Image & Video

LUMINA: A Multi-Vendor Mammography Benchmark with Energy Harmonization Protocol

New dataset of 1,824 images from 6 vendors improves diagnostic AI accuracy by standardizing X-ray energy levels.

Deep Dive

A consortium of researchers has published LUMINA, a new benchmark dataset for mammography AI that directly addresses a major roadblock to clinical deployment: inconsistent image quality across different X-ray machine vendors. Existing public datasets are limited in size and vendor diversity, causing AI models to fail when faced with the subtle visual differences caused by varying acquisition energies and hardware. LUMINA contains 1,824 full-field digital mammography (FFDM) images from 468 patients, with pathology-confirmed labels for 960 benign and 864 malignant cases. Critically, it spans six different acquisition systems and explicitly tags each image with its vendor and energy metadata, allowing for the first systematic study of these domain shifts.

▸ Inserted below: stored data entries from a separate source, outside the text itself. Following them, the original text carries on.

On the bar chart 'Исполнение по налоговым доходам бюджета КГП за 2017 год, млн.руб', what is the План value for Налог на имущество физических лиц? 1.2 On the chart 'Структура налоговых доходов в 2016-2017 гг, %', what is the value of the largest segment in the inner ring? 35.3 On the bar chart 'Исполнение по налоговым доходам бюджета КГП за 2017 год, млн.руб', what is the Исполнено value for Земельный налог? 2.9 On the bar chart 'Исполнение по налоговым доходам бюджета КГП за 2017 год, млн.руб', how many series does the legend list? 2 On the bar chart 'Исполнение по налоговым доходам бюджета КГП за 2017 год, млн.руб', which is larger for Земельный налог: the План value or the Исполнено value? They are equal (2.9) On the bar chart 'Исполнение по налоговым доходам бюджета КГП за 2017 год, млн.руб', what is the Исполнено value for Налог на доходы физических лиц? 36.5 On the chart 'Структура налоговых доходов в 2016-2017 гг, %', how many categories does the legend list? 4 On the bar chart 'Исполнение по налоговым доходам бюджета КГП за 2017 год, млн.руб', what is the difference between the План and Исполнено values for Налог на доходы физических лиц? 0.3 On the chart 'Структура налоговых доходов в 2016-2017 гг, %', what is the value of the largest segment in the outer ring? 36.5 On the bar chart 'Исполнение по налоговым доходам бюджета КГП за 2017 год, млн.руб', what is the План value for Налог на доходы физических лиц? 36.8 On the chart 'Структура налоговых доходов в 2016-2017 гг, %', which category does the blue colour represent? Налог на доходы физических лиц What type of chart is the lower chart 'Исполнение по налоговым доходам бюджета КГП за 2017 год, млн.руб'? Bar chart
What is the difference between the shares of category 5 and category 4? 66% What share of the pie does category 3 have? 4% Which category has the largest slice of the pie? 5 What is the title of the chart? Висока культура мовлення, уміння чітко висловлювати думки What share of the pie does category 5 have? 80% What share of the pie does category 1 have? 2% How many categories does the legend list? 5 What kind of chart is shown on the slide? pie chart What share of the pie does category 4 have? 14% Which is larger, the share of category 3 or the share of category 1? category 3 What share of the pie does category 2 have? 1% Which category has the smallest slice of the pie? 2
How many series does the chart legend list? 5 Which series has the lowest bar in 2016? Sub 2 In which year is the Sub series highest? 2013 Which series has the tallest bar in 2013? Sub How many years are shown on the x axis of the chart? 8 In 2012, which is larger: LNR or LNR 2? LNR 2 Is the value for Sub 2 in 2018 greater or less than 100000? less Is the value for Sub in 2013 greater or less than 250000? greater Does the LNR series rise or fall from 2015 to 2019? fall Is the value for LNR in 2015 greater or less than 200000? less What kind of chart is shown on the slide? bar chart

To combat this variability, the team developed a novel 'energy harmonization' protocol. This model-agnostic, pixel-space alignment method transforms images from various high- and low-energy styles into a consistent, low-energy reference space while carefully preserving crucial lesion morphology. When benchmarked on three key clinical tasks—diagnosis, BI-RADS classification, and density estimation—models trained with harmonized data showed clear improvements. The two-view model using EfficientNet-B0 achieved a top diagnostic AUC of 93.54%, and the Swin Transformer model led density prediction with an 89.43% macro-AUC. The harmonization not only boosted scores but also produced more accurate and localized model explanations via Grad-CAM, indicating the AI was focusing on clinically relevant areas.

Accepted for CVPR 2026, LUMINA provides two essential resources: a vendor-diverse, clinically annotated benchmark for rigorous testing, and a practical harmonization framework. This work moves the field beyond simply chasing accuracy on clean, single-vendor data and toward building AI that is robust enough for real-world hospital environments where equipment varies. It establishes a new standard for evaluating whether a mammography AI model will work reliably across the patchwork of imaging technology found in global healthcare systems.

Key Points
  • Contains 1,824 pathology-confirmed mammograms from 6 different X-ray system vendors, explicitly encoding acquisition energy data.
  • Proposes an 'energy harmonization' method that standardizes images, improving diagnostic AUC to 93.54% with EfficientNet-B0 and producing better model explanations.
  • Provides a curated benchmark and framework to build AI robust to real-world vendor variation, a key requirement for clinical deployment.

Why It Matters

Solves a core reliability issue in medical AI, enabling models that work consistently across different hospital imaging equipment worldwide.